Acceptance criteria:

  • At least three approaches evaluated with pros/cons
  • UX impact documented for web UI, MCP, git clone, and search
  • Recommendation with rationale

E-4: Lambda Library Mode Implementation

Priority: Medium — reduces write-path cold start from ~4.5s to ~2.6s Discovered during: Cold start deep dive (2026-03-14) Depends on: Dev/E-1_Cold_Start_Benchmarks (complete), Design/Lambda_Library_Mode Relates to: Design/CDN_Read_Path, Design/Platform_Overview

Context: The E-1 benchmarks identified import otterwiki.server as 79% of cold start (~3.5s).

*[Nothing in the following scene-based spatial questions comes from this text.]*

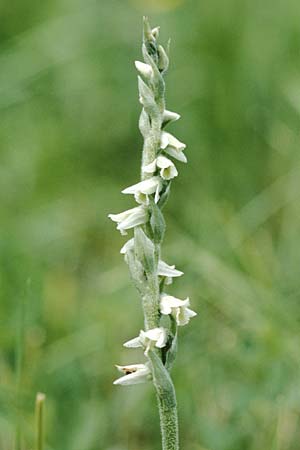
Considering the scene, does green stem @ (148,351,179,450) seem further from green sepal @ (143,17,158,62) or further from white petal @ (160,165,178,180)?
green sepal @ (143,17,158,62)

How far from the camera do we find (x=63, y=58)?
4793mm

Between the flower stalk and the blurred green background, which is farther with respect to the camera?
the blurred green background

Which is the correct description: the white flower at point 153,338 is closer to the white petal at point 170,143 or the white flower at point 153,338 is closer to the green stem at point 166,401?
the green stem at point 166,401

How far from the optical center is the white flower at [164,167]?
1.69 meters

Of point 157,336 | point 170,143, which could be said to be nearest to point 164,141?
point 170,143

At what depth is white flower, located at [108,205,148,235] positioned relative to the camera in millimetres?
1729

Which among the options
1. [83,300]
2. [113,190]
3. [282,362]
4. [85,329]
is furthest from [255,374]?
[113,190]

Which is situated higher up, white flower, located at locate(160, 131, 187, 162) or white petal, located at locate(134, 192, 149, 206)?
white flower, located at locate(160, 131, 187, 162)

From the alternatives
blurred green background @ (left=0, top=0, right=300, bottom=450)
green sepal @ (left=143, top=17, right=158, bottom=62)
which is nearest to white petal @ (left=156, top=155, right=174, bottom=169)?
green sepal @ (left=143, top=17, right=158, bottom=62)

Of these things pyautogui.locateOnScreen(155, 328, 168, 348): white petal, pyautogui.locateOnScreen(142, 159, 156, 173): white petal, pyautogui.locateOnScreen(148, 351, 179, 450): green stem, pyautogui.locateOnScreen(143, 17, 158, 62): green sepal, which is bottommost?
pyautogui.locateOnScreen(148, 351, 179, 450): green stem

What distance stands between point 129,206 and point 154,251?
8.10 feet

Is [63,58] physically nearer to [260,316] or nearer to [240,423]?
[260,316]

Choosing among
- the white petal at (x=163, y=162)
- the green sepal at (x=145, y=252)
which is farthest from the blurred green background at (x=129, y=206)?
the white petal at (x=163, y=162)

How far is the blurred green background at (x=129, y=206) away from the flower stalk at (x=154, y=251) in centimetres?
48
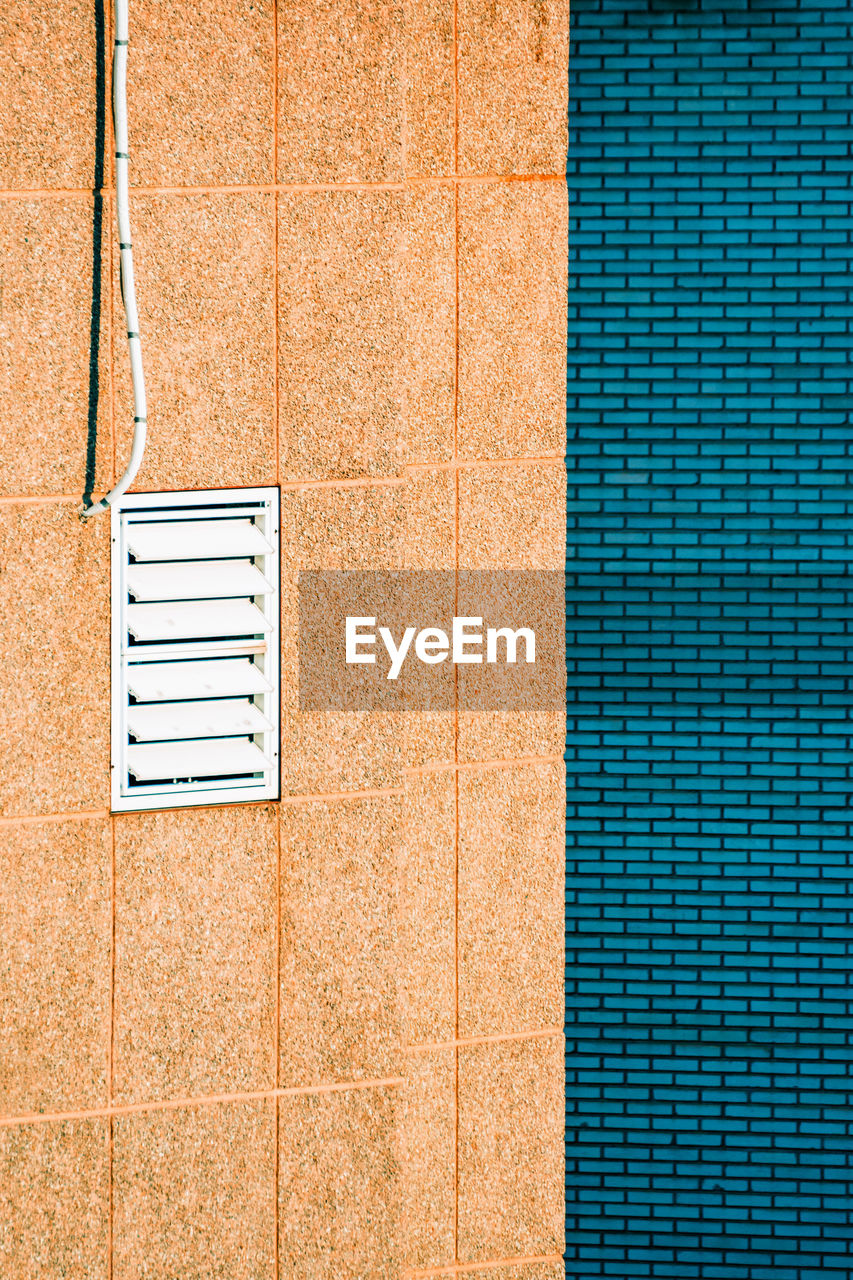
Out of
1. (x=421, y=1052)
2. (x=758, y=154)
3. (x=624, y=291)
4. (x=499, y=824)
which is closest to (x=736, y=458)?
(x=624, y=291)

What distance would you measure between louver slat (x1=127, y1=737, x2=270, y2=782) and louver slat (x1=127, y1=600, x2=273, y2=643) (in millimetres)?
395

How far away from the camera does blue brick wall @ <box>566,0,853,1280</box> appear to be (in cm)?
596

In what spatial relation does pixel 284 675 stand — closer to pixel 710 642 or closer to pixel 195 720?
pixel 195 720

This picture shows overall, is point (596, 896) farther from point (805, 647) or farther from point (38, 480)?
point (38, 480)

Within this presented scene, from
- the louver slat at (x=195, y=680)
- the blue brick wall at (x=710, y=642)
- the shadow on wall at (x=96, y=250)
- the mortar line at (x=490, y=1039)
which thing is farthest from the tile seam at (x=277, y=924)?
the blue brick wall at (x=710, y=642)

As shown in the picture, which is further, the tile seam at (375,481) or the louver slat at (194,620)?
the louver slat at (194,620)

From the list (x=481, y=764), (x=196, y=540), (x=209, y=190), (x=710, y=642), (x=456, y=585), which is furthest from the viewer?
(x=710, y=642)

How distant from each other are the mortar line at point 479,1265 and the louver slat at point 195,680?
2902 millimetres

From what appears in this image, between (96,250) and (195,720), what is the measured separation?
66.7 inches

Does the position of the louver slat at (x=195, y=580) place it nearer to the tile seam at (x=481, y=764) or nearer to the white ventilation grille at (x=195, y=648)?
the white ventilation grille at (x=195, y=648)

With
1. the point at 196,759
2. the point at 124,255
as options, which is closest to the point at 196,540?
the point at 196,759

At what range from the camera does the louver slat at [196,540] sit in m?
4.44

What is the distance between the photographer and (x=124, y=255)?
4273 millimetres

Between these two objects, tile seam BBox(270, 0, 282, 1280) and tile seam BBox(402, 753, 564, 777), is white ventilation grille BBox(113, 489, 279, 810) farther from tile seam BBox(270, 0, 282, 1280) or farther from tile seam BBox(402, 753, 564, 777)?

The Lambda Library Mode design (Design/Lambda_Library_Mode) proposes replacing otterwiki.server with a lazy-loading drop-in via sys.modules injection, plus upstream contributions to defer heavy imports in views.py and wiki.py.

Task:

Fork work (lambda_server.py):

  1. Write lambda_server.py that exports app, db, storage (LocalProxy), app_renderer (LocalProxy), mail (LocalProxy), githttpserver (LocalProxy), model re-exports, template filters, Jinja globals
  2. Inject via sys.modules['otterwiki.server'] before any otterwiki imports in lambda_init.py
  3. Add @app.before_request hook for deferred init (db.create_all, config, plugins, multi-tenant middleware)
  4. Verify all existing E2E tests pass against the replacement module

Upstream PRs: 5. Lazy imports in views.py — move heavy imports into route handler function bodies 6. Lazy imports in wiki.py — PIL.Image, feedgen to function level 7. Extract plugin entrypoint scan to explicit init_plugins() function 8. Remove duplicate render = OtterwikiRenderer() in renderer.py:632

Deliverables:

  • lambda_server.py in wikibot-io repo
  • Updated lambda_init.py using injection pattern
  • 4 upstream PRs to otterwiki (items 5-8)
  • Updated cold start benchmarks showing improvement

Acceptance criteria:

  • Lambda INIT < 1,600ms without upstream PRs
  • Lambda INIT < 800ms with upstream PRs accepted
  • All existing E2E tests pass
  • First-request latency < 2,000ms (deferred init)
  • Warm request latency unchanged

E-5: Retain .pyc Files in Lambda Package

Priority: Low — estimated 200-400ms cold start reduction, low effort Discovered during: Cold start mitigation discussion (2026-03-14) Relates to: Dev/E-1_Cold_Start_Benchmarks

Context: The Lambda build script (app/otterwiki/build.sh) strips all .pyc files and __pycache__ directories to reduce package size. However, Lambda's package filesystem is read-only — Python cannot cache compiled bytecode at runtime. Every cold start recompiles every .py file it imports. Retaining pre-compiled .pyc files (or better, running python -m compileall during the build) skips the compilation step on cold start.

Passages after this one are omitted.